UK Salary Calculator — Take-Home Pay After Tax & NI
Your monthly take-home from gross salary: income tax, NI, pension, student loan.
✓ 2025/26 tax year · updated June 2026
| Gross salary | £35,000 |
| Pension contribution | −£1,750 |
| Personal allowance | £12,570 |
| Income tax | −£4,136 |
| National Insurance | −£1,654 |
| Take-home pay | £27,460 |
2025/26 rates, England/Wales/NI bands (Scottish income-tax bands differ). Pension is modelled as salary sacrifice, reducing both tax and NI.
Results are estimates for information only, not financial advice. See how we build and verify our calculators.
Enter your gross annual salary to see your take-home pay for the 2025/26 tax year. The calculator applies the £12,570 personal allowance (with the £100k taper), the 20/40/45% income-tax bands, employee National Insurance at 8% and 2%, your pension contribution as salary sacrifice, and your student loan plan — with a line-by-line breakdown of where every pound goes.
How to use the UK Salary Calculator
- Enter your gross annual salary.
- Add your pension percentage (salary sacrifice) if you contribute.
- Pick your student loan plan, or leave as none.
- Read your monthly, annual and weekly take-home with the full deduction breakdown.
Frequently asked questions
What are the UK income tax bands for 2025/26?
After the £12,570 personal allowance: 20% basic rate on the next £37,700 of taxable income, 40% higher rate up to £125,140, and 45% additional rate above. The allowance tapers away £1 per £2 of income over £100,000.
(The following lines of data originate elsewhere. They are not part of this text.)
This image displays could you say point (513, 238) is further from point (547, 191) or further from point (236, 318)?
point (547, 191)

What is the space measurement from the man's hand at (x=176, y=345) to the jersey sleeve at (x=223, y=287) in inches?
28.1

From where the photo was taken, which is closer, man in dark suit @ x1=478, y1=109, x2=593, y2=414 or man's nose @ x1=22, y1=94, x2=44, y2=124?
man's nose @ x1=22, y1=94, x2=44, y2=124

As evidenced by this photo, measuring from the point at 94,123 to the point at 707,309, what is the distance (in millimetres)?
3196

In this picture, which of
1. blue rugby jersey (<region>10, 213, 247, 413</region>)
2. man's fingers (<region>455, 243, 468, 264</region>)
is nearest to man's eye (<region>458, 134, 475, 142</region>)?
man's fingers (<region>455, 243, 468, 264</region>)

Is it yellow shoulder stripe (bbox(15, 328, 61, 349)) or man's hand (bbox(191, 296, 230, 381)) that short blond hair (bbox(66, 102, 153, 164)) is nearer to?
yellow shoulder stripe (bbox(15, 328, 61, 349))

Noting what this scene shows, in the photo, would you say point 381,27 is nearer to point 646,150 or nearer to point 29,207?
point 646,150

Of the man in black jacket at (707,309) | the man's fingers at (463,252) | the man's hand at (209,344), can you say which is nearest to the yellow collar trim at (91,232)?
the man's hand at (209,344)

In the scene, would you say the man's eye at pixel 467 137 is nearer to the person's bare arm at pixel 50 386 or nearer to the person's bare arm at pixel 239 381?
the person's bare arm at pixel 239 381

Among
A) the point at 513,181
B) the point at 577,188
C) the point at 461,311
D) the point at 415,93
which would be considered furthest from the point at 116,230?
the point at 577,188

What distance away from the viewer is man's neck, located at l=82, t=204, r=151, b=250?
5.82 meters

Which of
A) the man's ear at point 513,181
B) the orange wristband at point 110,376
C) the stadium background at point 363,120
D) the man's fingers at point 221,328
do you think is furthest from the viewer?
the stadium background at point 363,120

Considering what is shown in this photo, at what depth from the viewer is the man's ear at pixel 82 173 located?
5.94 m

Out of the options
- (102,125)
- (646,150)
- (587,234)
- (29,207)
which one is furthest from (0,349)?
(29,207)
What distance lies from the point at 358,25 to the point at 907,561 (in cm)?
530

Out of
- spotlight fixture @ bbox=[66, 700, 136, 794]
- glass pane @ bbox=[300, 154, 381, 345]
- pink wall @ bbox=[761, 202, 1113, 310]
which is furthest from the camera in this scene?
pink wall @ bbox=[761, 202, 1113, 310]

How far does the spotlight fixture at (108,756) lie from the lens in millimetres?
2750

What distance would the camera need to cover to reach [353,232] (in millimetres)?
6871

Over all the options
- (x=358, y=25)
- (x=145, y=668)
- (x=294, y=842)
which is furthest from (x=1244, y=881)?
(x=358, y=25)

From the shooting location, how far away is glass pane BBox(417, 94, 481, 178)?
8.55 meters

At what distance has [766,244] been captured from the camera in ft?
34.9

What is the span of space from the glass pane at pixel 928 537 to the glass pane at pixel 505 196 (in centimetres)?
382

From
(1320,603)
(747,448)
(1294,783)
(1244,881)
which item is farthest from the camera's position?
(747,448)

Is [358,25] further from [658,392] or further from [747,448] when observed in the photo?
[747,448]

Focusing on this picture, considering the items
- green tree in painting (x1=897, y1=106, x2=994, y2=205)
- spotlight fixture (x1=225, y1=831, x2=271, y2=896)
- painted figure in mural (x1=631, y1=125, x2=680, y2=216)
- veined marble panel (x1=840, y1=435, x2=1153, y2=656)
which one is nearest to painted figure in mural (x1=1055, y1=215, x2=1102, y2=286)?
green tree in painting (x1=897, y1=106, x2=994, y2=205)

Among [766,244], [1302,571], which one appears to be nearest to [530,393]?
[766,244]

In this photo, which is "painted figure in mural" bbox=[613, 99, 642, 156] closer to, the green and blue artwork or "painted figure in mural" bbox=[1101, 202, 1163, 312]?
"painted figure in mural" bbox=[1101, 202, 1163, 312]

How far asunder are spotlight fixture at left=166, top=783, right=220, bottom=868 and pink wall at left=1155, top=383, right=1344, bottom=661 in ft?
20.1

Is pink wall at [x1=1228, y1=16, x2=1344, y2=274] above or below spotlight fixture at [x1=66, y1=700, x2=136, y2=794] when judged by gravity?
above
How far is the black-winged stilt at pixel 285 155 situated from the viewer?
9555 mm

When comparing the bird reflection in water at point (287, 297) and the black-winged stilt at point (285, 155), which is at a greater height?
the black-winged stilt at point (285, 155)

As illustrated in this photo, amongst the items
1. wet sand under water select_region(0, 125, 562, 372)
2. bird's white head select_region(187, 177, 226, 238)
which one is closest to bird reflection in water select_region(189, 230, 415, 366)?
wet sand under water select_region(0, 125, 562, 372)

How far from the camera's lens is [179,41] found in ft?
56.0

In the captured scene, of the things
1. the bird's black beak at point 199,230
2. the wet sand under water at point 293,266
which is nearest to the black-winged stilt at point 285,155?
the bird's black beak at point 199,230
How much National Insurance do I pay?
Employees pay 8% on earnings between £12,570 and £50,270 a year, and 2% above that — deducted through PAYE alongside income tax.
Why does salary sacrifice pension save money?
Sacrificed salary never reaches you, so it escapes both income tax and NI — a 20% taxpayer effectively gets 28% relief. This calculator models pension that way; relief-at-source schemes differ slightly.
Does this work for Scotland?
NI and student loans are UK-wide, but Scotland sets different income-tax bands (19%–48% across six bands), so Scottish take-home differs. This calculator uses England/Wales/NI bands.